### What you will do
1 – In the golf getaway text below, what was the temperature during Tuesday's round at Moonah Links?
2 – Print the passage of the golf getaway text below that begins with "After arriving in" and ends with "the days ahead.".

### Text block
>> Begin

A GIRL'S GOLF GETAWAY -

Fairways, friends, and a little luck with the weather

Why the Mornington Peninsula?

When it comes to golf escapes, Victoria’s Mornington Peninsula offers the perfect balance—first-class golf courses, stunning scenery, coastal village charm, and plenty of post-round indulgence. For our group of nine women, it was the ideal spot for a midweek girls’ getaway—somewhere we could swing the clubs, share a few laughs, and unwind in style.

Setting Up in Sorrento

After arriving in Melbourne on Monday afternoon, we were greeted by Rahim, who chauffeured us comfortably to Sorrento as part of our booking with Fairway Golf Tours. They took care of everything—transfers, tee times, accommodation—which made the logistics seamless from start to finish.

Our base for the week was Carmel at Sorrento, a beautifully appointed set of apartments right on Ocean Beach Road. Stylish, spacious and superbly located, it made a perfect home for our group. A short stroll brought us to local cafés, boutiques, and the IGA—everything we needed within arm’s reach.

Dinner that evening was at the Conti Bar in the Continental Hotel, where we caught up over hearty meals and planned the days ahead.

Tuesday – Moonah Links & Perfect Playing Weather

Tuesday’s round was at the Moonah Links Legends Course, a generous and well-maintained layout with wide fairways and beautiful greens. And the weather? Glorious. At 26°C, it was warm enough for golf skirts and short sleeves, with just enough breeze to keep things comfortable.

We played in three groups with motorised carts, soaking in the sunshine and easing into the swing of the week. After the round, we returned to Sorrento with another smooth transfer by Mitchell, also from Fairway Golf Tours—friendly, punctual, and always happy to lend a hand with gear and champagne!
Dinner that evening was at Itali.co, where fresh pasta and wood-fired pizza fueled plenty of lively discussion about the day’s best (and worst) shots.

Wednesday – The Dunes Cups Course & a Rainy Ambrose

Wednesday brought a fun twist: a 3-Club Ambrose format on the Cups Course at The Dunes Golf Links. Each of us chose only three clubs to use for the entire 9-hole round—no exceptions—which led to some lively strategy discussion over coffee that morning.

We teed off under a blanket of grey, and as if on cue, the skies opened just as we finished our final putt. Sideways rain sent us quickly retreating to the clubhouse, where we warmed up with a well-earned lunch at The Clubhouse Restaurant.

>> End

### Data segment
>> Begin

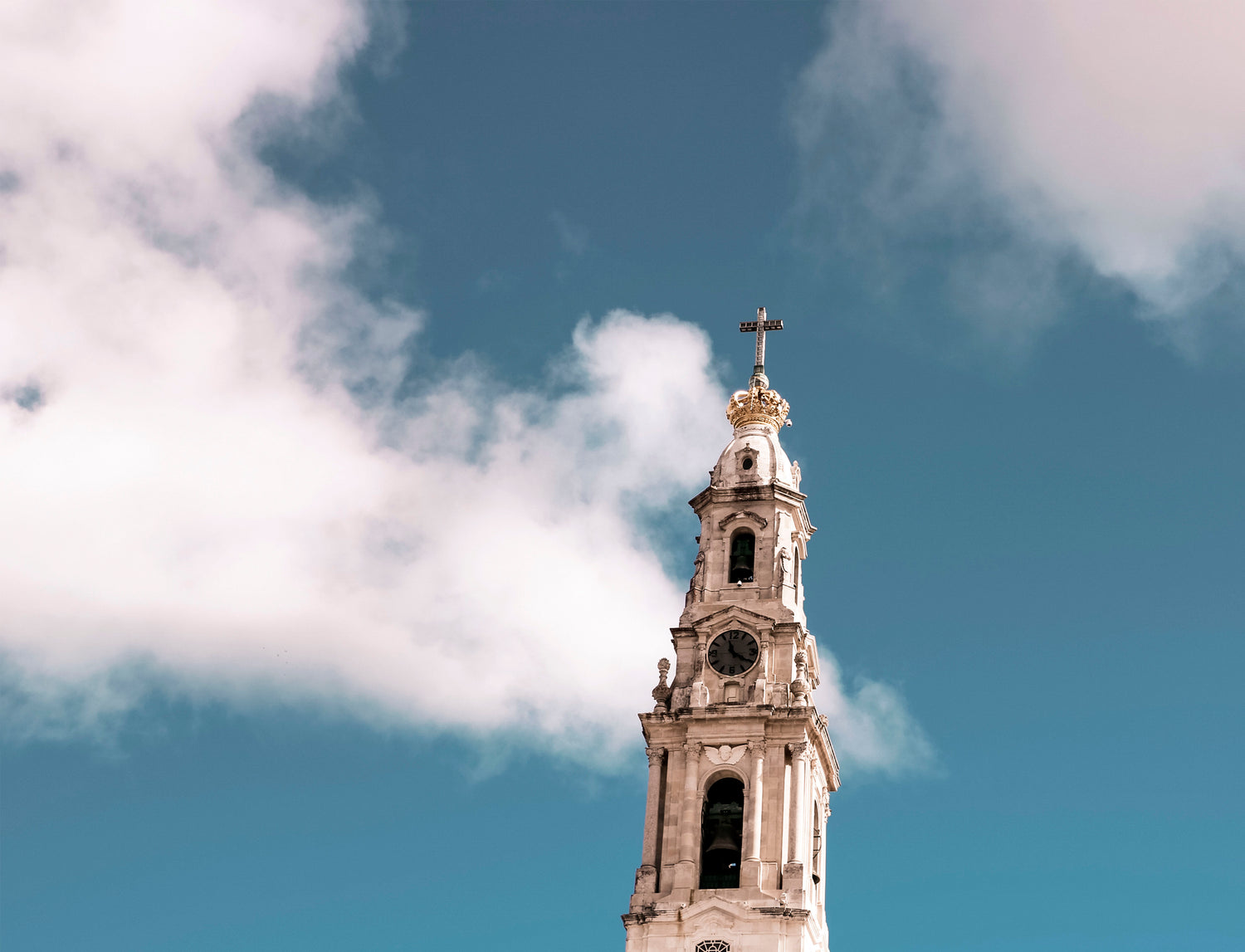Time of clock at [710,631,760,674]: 11:20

>> End

### Results
1 – 26°C

2 –
After arriving in Melbourne on Monday afternoon, we were greeted by Rahim, who chauffeured us comfortably to Sorrento as part of our booking with Fairway Golf Tours. They took care of everything—transfers, tee times, accommodation—which made the logistics seamless from start to finish.

Our base for the week was Carmel at Sorrento, a beautifully appointed set of apartments right on Ocean Beach Road. Stylish, spacious and superbly located, it made a perfect home for our group. A short stroll brought us to local cafés, boutiques, and the IGA—everything we needed within arm’s reach.

Dinner that evening was at the Conti Bar in the Continental Hotel, where we caught up over hearty meals and planned the days ahead.